▸ **TEXT SEGMENT**:
──────

Introduction Cardiac resynchronisation therapy (CRT) is indicated in patients with left ventricular dysfunction (EF≤35%), electro-mechanical dyssynchrony, and limiting heart failure (HF) symptoms despite optimal medical therapy. In many cases target doses of HF medications prior to CRT are not achieved due to bradycardia and/or limiting hypotension. CRT however provides bradycardia backup and improved haemodynamics, thus providing an opportunity to further optimise HF medical therapies known to confer substantial morbidity and mortality benefits. We conducted the present study to evaluate the potential to further optimise medical treatments in patients receiving CRT within the framework of nurse-led pre and post CRT clinics.
Methods Our unit operates an integrated CRT service with pre-assessment, implantation, and follow-up components. Pre-assessment and follow-up incorporate dedicated HF nurse clinics to support protocol-driven optimisation of medical therapies. We therefore conducted a retrospective analysis of our CRT database over a 9-month period to quantify the frequency of use, and dose of HF medications (βblockers; βB, angiotensin converting enzyme inhibitors: ACE-I or angiotensin receptor blockers: ARB, aldosterone antagonists, digoxin, and loop diuretics) before and 6 months after CRT. Total daily dose equivalences within each class of medication (bisoprolol for βB, lisinopril for ACE-I/ARB, spironolactone for aldosterone antagonists, and frusemide for loop diuretics) and titration protocols were based on National Institute of Clinical Excellence guidelines for HF (guideline 5).

──────

▸ **SUPPLIED MATERIAL**:
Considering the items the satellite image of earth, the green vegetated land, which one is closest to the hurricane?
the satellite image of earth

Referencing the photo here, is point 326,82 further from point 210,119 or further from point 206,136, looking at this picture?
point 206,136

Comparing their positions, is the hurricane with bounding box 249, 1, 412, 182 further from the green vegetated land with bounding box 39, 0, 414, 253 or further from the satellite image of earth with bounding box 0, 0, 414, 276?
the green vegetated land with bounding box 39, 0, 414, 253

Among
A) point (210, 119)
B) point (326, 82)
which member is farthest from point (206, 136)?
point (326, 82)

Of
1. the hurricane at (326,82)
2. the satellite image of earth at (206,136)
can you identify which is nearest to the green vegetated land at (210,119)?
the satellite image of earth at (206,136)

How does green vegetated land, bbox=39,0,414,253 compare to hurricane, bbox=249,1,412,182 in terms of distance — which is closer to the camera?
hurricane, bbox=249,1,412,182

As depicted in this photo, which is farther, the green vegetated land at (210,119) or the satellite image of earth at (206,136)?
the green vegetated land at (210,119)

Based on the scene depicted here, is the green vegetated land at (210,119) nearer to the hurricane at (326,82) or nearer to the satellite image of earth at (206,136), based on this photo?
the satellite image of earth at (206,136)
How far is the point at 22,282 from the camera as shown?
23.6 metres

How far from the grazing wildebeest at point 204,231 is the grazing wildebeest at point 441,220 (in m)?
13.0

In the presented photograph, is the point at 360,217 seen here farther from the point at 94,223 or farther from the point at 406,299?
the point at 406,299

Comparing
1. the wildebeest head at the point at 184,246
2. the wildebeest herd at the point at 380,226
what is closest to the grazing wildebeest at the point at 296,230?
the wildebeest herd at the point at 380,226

──────

▸ **EXERCISE OBJECTIVE**: Write the next part of the study text on optimizing heart failure medications in cardiac resynchronisation therapy patients, starting right after its final sentence. The listing plays no part in this work.

▸ **RESPONSE AREA**:
Results Between October 2009 and Jun 2010, 74 patients (age: 67±11 yrs, 86% male) underwent implantation of a CRT device. All patients attended the pre and post CRT nurse clinic to optimise medical therapies and provide adjunctive HF support. Abstract 75 table 1 describes the frequency of use and daily dose equivalent of each class of medication used in the patients prior to and 6 months after device implantation. The frequency of βB and digoxin use increased by 10% and 5% respectively. In addition, the dose of βB, ACE-I/ARB, and digoxin significantly increased, while the dose of loop diuretics significantly reduced in the 6 months after CRT implantation.
Conclusions The beneficial haemodynamic and pacing profiles provided by CRT offer important opportunities to further optimise heart failure medications after device implantation. In a dedicated nurse-led CRT follow-up clinic, we successfully initiated β blockers and digoxin in previously naive patients, and significantly uptitrated the doses of β blockers, ACE-I/ARB, and digoxin, while significantly reducing loop diuretic use in the 6 months after device implantation.